Drugs should be illegal because children could get a hold of them and end up addicted or dead. It is not necessary to outlaw drugs to protect children from their harmful effects. To harm a child with drugs – even legal ones, violates that child's rights, so doing so is already illegal - morality does not have to enter into it. How does it violate the child's rights? Remember that the reason that children are not allowed to fully exercise their sovereign rights until adulthood is because they are incapable of taking on the corresponding responsibility until then. If exposing a child to drugs kills the child or causes physical harm, it violates the child's rights to his or her body – rights that the child has not yet been trusted with exercising for him/herself. Addiction similarly violates the child's liberty by subjugating him/her to a chemical dependency. The reason the same cannot be said of an adult who becomes addicted is because whether he/she was cognizant of the danger of becoming subjugated to a chemical dependency or not, and adult fully possesses all of the rights and responsibilities that come with that choice. Since harm can be determined without the need to drag morality into it, the law already provides as much protection for our children as it can - and this would not change if every conceivable drug were legal.

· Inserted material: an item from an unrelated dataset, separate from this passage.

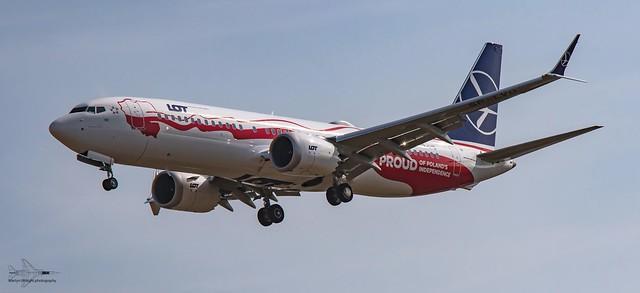 Polish Airline LOT 737 Max in Independance Scheme.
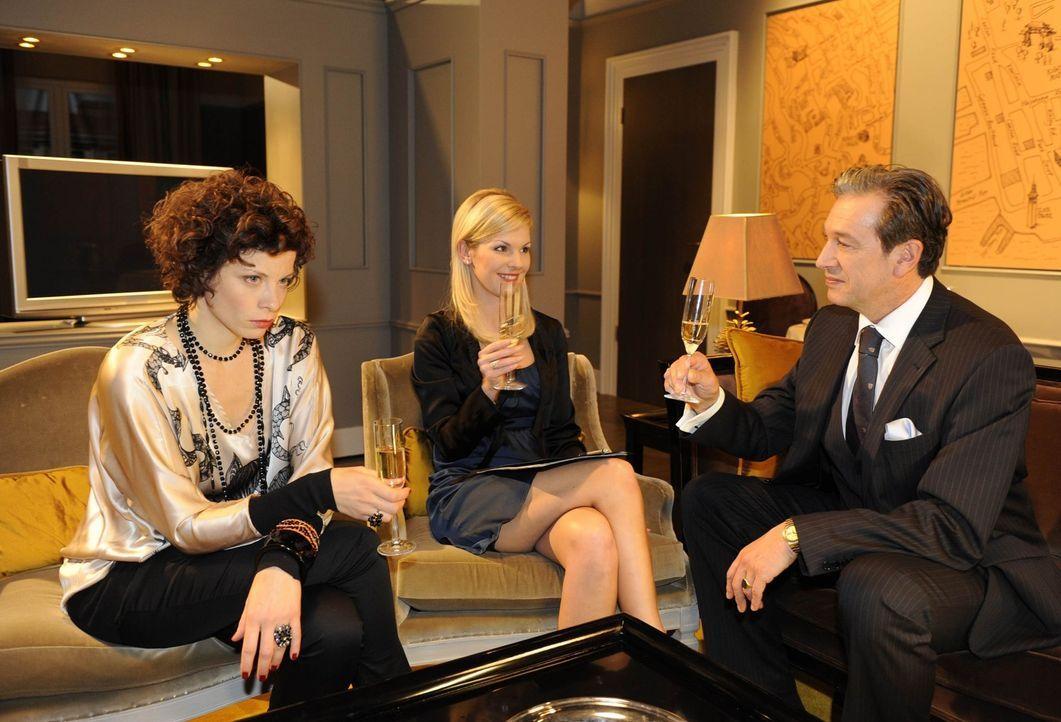 Alexandra (Ivonne Schönherr, M.) steht vor Julius (Günter Barton, r.) loyal zu Marks Charity-Idee, obwohl sie weiß, dass sie Emily (Anna Schäfer... - Bildquelle: SAT.1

If a person is allowed to consume drugs and alcohol without limit, and get behind the wheel of a car and kill someone, what about the rights of the person they killed? Why would drugs and alcohol make the situation special? The person could just as easily have driven into the other person while angry and sober. We can argue about the likelihood of one event verses the other all day long, but the bottom line is that both situations should be treated the same way. The one person violated the other person's rights, and the law should determine action based on that. If someone chose to exercise his right to consume mass quantities of alcohol and as a result deprived another person of his rights, he acted irresponsibly and should be punished accordingly. To create pro-active laws to prevent these sorts of incidents is to punish people who were not irresponsible, and that diminishes all of us.

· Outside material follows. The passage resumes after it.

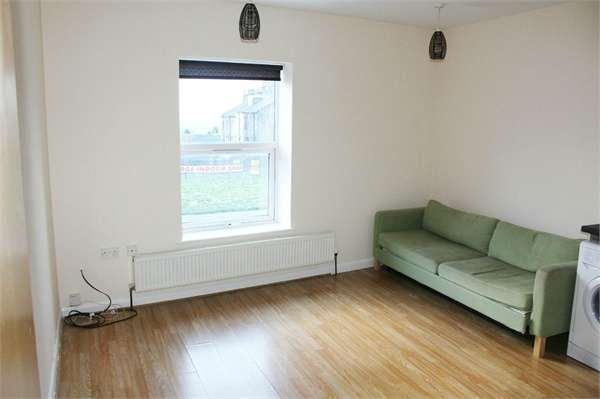 1 Bedroom Flat for sale in Tong Street, Bradford, West Yorkshire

If [insert law based on morality here] saves even one child then I'm willing to give up my freedom for it. Then I say give up your own personal freedom for whatever you believe in, but you can't have mine. I don't recognize your ability to predict the future, and while I don't mean to be callous, children are still going to die or be hurt no matter how many of our freedoms are taken away.

In closing, I want to make it clear that I have nothing against conservatism as a personal philosophy. Unlike liberals who erode our rights with flagrant disregard, I believe that conservatives that do so are doing it unintentionally, and if they can be brought to an understanding of the ramifications of doing so, many of them will stop. I will still vote for conservatives in the absence of libertarians or constitutionalists because I believe many of them are like I was and simply have not yet discovered that they are libertarians. But I can no longer identify with political conservatism because mixing morality and law is responsible for almost everything that is wrong with our government today and I can not, in good conscience, support that any longer.

If after reading what I have to say, you have rational questions or arguments against the facts that I have offered here, I invite you to discuss them with me. No belief system that cannot stand up to criticism is worth having.